[Storm Streaming Computing] Introduction to Streaming Computing-Storm Basics and Installation Configuration

1. Streaming or Batch Streaming calculation and batch calculation:


1.1. Basic concepts:

Streaming Analytics Streaming Computing : As the name suggests, it is to process data streams, such as using streaming analysis engines such as Storm, Flink to process and analyze data in real time, and to use more scenarios such as real-time large screens and real-time reports.

Batch Analytics batch calculation : Collect data uniformly, store it in the Data Base, and then process the data in batches. In the traditional sense, it uses MapReduce, Hive, Spark Batch, etc. to analyze, process, and generate offline reports.

Flow computing the most essential difference with the bulk calculation is different treatments of data:
in the flow calculations, data according to the data flow manner, as a river, dynamic data increases, and there is no boundary; continuous processing of data.
In batch computing, data is processed in data blocks, like express parcels one by one, one batch of data is processed at one time.

Different treatment performance in appearance is reflected in the two modes of processing data timeliness and size of the different: the performance of flow calculation is a high time efficiency: a time from the data stream into the system to the output interval Shorter, you can get the latest calculation results in real time. The performance of batch computing is that it has a large data capacity: directly processing data sets from persistent storage devices or loading data sets into memory can provide sufficient processing resources.




1.2. Off-Line or Real-Time offline calculation and real-time calculation:

Offline calculation: All input data is known before the calculation starts, and the input data will not change. Generally, the calculation magnitude is larger and the calculation time is longer. It is a kind of processing and extraction of historical data. The characteristic of this type of data is that the amount of data is large and fixed.
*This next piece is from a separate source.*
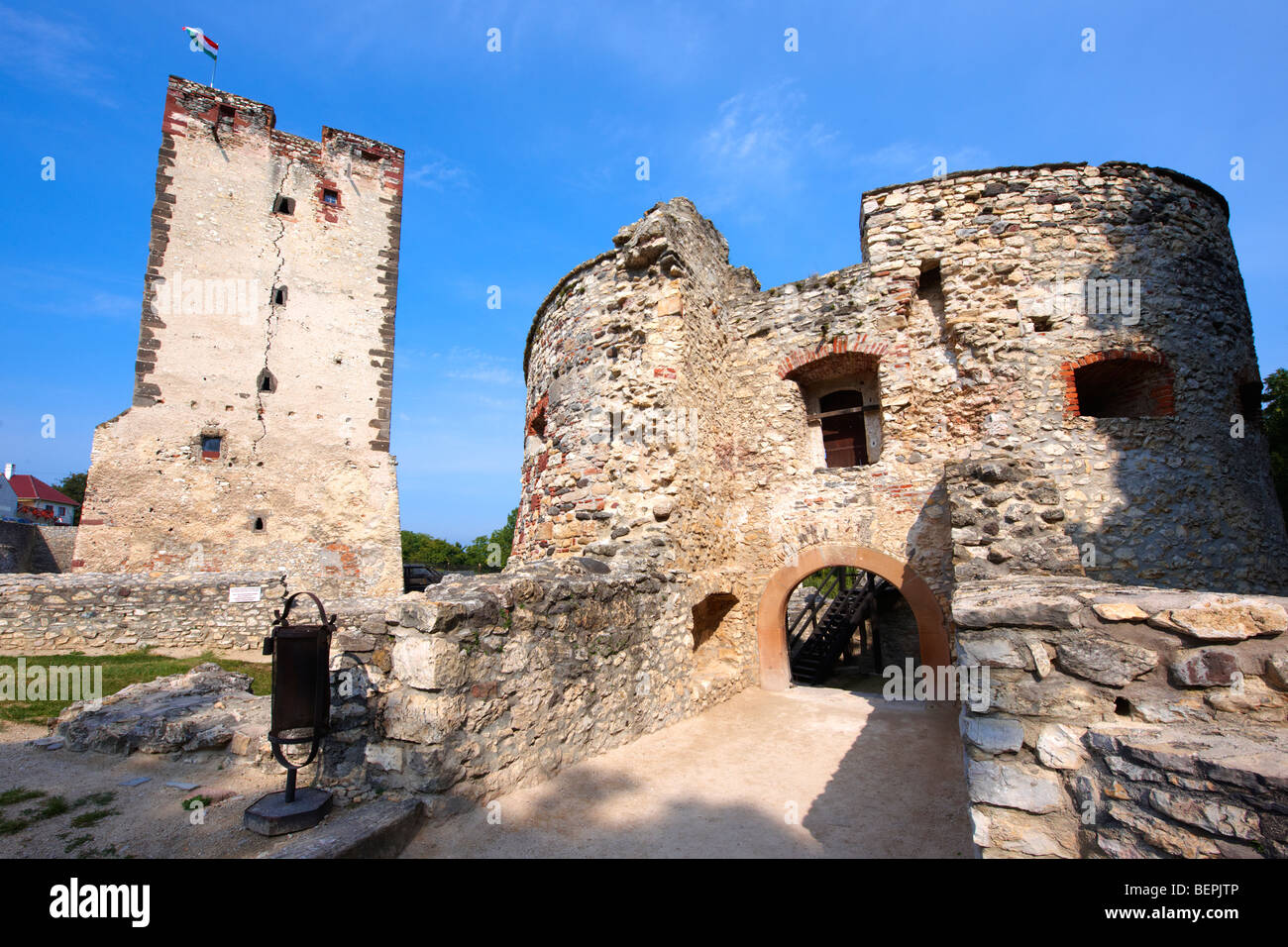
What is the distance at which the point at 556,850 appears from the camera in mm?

Basically, batch processing is adopted for calculation.

Real-time calculation: The input data can be input and processed one by one in a serialized manner, that is to say, it is not necessary to know all the input data at the beginning. The running time is short, the calculation level is relatively small, and it is real-time.

Real-time calculation is necessarily flow calculation ? Off-line calculation is necessarily batch computing ?
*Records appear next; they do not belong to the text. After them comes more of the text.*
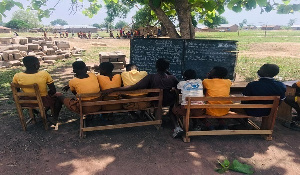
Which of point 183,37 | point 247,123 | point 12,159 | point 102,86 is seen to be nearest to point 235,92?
point 247,123

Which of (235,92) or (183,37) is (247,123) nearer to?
(235,92)

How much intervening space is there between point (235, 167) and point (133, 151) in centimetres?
168

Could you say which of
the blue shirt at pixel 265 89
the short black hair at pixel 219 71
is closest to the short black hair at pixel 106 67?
the short black hair at pixel 219 71

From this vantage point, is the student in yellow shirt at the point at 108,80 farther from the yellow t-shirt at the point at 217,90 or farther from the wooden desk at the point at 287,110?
the wooden desk at the point at 287,110

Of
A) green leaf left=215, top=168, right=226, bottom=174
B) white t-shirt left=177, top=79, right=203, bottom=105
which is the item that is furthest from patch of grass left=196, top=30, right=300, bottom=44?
green leaf left=215, top=168, right=226, bottom=174

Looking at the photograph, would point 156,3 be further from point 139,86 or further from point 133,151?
point 133,151

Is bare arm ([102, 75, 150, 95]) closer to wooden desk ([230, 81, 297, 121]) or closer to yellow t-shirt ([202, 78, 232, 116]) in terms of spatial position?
yellow t-shirt ([202, 78, 232, 116])

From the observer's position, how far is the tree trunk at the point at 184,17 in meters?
5.90

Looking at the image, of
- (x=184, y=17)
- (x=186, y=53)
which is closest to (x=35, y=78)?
(x=186, y=53)

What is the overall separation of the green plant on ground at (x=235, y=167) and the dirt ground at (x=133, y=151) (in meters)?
0.15

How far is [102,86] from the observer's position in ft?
14.8

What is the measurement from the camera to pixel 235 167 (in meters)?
3.45

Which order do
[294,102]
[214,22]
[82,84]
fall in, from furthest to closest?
1. [214,22]
2. [294,102]
3. [82,84]

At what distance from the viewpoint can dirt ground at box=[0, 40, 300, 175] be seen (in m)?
3.46
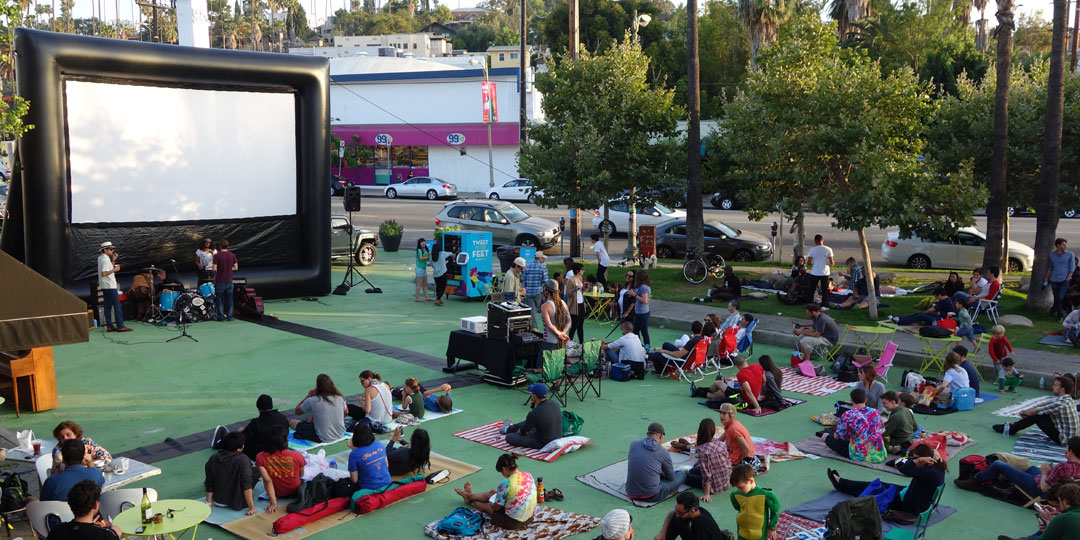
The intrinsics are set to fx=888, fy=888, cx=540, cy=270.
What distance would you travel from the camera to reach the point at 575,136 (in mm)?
23359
In fact, real-time and off-line from the needs of time-sensitive point of view, with the bulk flow is from the way the data processing point of view.
There is no one-to-one correspondence between the two, but streaming computing provides efficiency improvements for real-time computing , and offline computing allows larger data scales to be calculated in batches.
Batch calculation of high frequency calculation can also achieve the effect of real-time calculation.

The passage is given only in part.